紀元前に建てられたもので、現在は観光名所として誰でも入ることができる。
「何種類かの言語にある読める文字を辿ってみたんだけど、どうも旧約聖書にバベルの塔の話が出てきて、天まで届く塔を建てたことで神の怒りをくらって塔は破壊され、言語もバラバラになってしまった――というような事が書いてあるみたい」
「物凄く理不尽な話だね……。私の世界にも聖書はあったけどそんな話は聞いたことないなぁ。もしかしたら私が知らないだけでバベルの塔のことが書いてあったのかもしれないけど」
「僕もバベルの塔が無いってだけで言語がバラバラになってしまったっていうのは、流石にありえない話だとは思うよ。でも、実際にバラバラだし、そして何より色んな国の文字に僕たちが知っている文字があるんだ」
「それってどういうこと?」
「つまり、僕たちが知っている言葉が各言語に散らばっているんだ、日本語、英語、ロシア語、中国語、ポルトガル語――色んな国の言葉ってやつを見てみたんだけど、どの言語にも必ず見たことがある文字があったんだ」
「じゃあ、やっぱり言語がバラバラになっているっていうのは間違いないのかな」
「あり得るとしたら――『魔法』かなぁ」
「魔法?」
昴くんが顎に手を当てて考えるように話し始めた。
「僕の生まれた世界には魔法があったでしょ? あれって人の想いによって生み出された能力なんだ。僕の場合だと『絵を描きたい』っていう想いだね。この魔法はどの世界でも本来は存在する力なんだ」
「じゃあ、なんでみんな使えないんだろ」
「魔法の存在を心の底からは信じていないし、使いたいと思うくらい強い願いがないんだろうね。得てして歴史に名を残している人は使えたんじゃないかな、魔法を」
「じゃあ、私達の世界には言葉を統一させたいって想った人がいたってこと?」
「あるいは、逆にこの世界には言葉をバラバラにしたいって願った人がいたのかもしれない」
今まで行った、魔法のある世界も、木造のロンドンの世界も、未来の世界も、もちろん私の生まれた世界も、全て共通の言語で会話をしていた。それが当たり前だった。

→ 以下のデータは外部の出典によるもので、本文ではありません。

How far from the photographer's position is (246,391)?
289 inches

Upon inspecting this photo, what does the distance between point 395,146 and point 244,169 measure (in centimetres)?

でも、この世界だけは違う、国や民族によって言葉が違うという異常な世界。
その正体が大昔に言葉をバラバラにさせたいと想った力だとしたら、少し悲しい話だ。
「バベルの塔がないっていうのは原因じゃなくて、あくまでただの結果で、バベルの塔がなくなるような何かが起こった時代に、言葉をバラバラにさせたいという想いが世界に巡ったと考えるのが適当かもしれないね」
それが神の怒りか……。
この世界の人たちからしたらはた迷惑な想いだ。
だって、この世界の人たちは旅行に行った先で言葉が通じないんだから。
私達ともコミュニケーションが取れないし、お互いに通じ合う事ができない。
それはもはや想いなんていう生易しいものではなく『呪い』だ。
私が何となく抱いていた不安感はこれなのかもしれない……。
「僕はあまりネガティブな絵は描かない主義なんだけど、今回みたいなあまりにもレアケースな世界では、多少主義に反しても描かざるをえないかなぁ……」
そう言って描いた昴くんの絵には、見たことのない文字が沢山描かれていた。